Is it possible to configure this to pass each line of input into line
as it comes?
It's up to the writer to flush the buffers. There's not much you can
do, so just learn to live with it.

It sounds like you want to write some kind of interactive program for
the terminal. Do yourself a favor and use curses or go with a full-
blown GUI.
Dec 18 '07 #2
On 2007-12-18, Jonathan Gardner wrote:
>As a test, I tried this:

for line in fileinput.input():
print '**', line

and found that it would print nothing until I hit Ctl-D, then print
all the lines, then wait for another Ctl-D, and so on (until I pressed
Ctl-D twice in succession to end the loop).
There is probably a 1024 byte buffer. Try filling it up and see if you
get something before you hit CTRL-D.
Thanks; I'm looking into the buffering question.

It sounds like you want to write some kind of interactive program for
the terminal. Do yourself a favor and use curses or go with a full-
blown GUI.
No, I'm really interested in reading the input from files!

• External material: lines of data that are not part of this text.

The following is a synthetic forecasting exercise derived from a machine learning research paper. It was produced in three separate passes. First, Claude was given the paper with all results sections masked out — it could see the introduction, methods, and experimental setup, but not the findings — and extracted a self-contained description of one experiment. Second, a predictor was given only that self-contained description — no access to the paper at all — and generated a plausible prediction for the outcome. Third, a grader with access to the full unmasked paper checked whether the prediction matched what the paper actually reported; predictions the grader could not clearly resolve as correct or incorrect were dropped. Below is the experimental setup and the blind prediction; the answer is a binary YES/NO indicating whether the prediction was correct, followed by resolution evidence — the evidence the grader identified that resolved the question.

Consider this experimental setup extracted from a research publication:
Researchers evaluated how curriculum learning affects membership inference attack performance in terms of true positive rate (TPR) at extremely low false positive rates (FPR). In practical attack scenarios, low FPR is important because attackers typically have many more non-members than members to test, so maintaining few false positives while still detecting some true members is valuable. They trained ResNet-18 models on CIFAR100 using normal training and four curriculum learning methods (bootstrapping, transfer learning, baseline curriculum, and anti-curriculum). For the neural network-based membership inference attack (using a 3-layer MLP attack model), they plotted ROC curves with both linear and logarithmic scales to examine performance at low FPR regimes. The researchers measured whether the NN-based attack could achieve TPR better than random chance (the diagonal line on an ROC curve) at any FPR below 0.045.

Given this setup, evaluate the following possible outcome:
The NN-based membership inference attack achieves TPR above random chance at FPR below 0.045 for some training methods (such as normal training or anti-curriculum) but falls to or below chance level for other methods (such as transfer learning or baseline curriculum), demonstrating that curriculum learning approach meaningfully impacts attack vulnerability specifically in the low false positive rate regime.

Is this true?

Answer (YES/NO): NO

This just came up because I was trying to test the program by giving
it no filename arguments and typing sample input.
Dec 19 '07 #3
Adam Funk <a2****@ducksburg.comwrote:
>
I'm using this sort of standard thing:

for line in fileinput.input():
do_stuff(line)

and wondering whether it reads until it hits an EOF and then passes
lines (one at a time) into the variable line. This appears to be the
behaviour when it's reading STDIN interactively (i.e. from the
keyboard).

As a test, I tried this:

for line in fileinput.input():
print '**', line

and found that it would print nothing until I hit Ctl-D, then print
all the lines, then wait for another Ctl-D, and so on (until I pressed
Ctl-D twice in succession to end the loop).
Note that you are doing a lot more than just reading from a file here. This
is calling a function in a module. Fortunately, you have the source to
look at.

As I read the fileinput.py module, this will eventually call
FileInput.next(), which eventually calls FileInput.readline(), which
eventually calls stdin.readlines(_bufsize). The default buffer size is
8,192 bytes.
--
Tim Roberts, ti**@probo.com
Providenza & Boekelheide, Inc.
Dec 20 '07 #4
On 2007-12-20, Tim Roberts wrote:
>>As a test, I tried this:

for line in fileinput.input():
print '**', line

and found that it would print nothing until I hit Ctl-D, then print
all the lines, then wait for another Ctl-D, and so on (until I pressed
Ctl-D twice in succession to end the loop).

Note that you are doing a lot more than just reading from a file here. This
is calling a function in a module. Fortunately, you have the source to
look at.

As I read the fileinput.py module, this will eventually call
FileInput.next(), which eventually calls FileInput.readline(), which
eventually calls stdin.readlines(_bufsize). The default buffer size is
8,192 bytes.
OK, I think I've got this figured out!

I'll keep using fileinput.input() for the normal case (reading from
files named as arguments) and use sys.stdin.readline() for testing
(reading from the keyboard, when no filenames are given).

Thanks to you and Jonathan for your advice.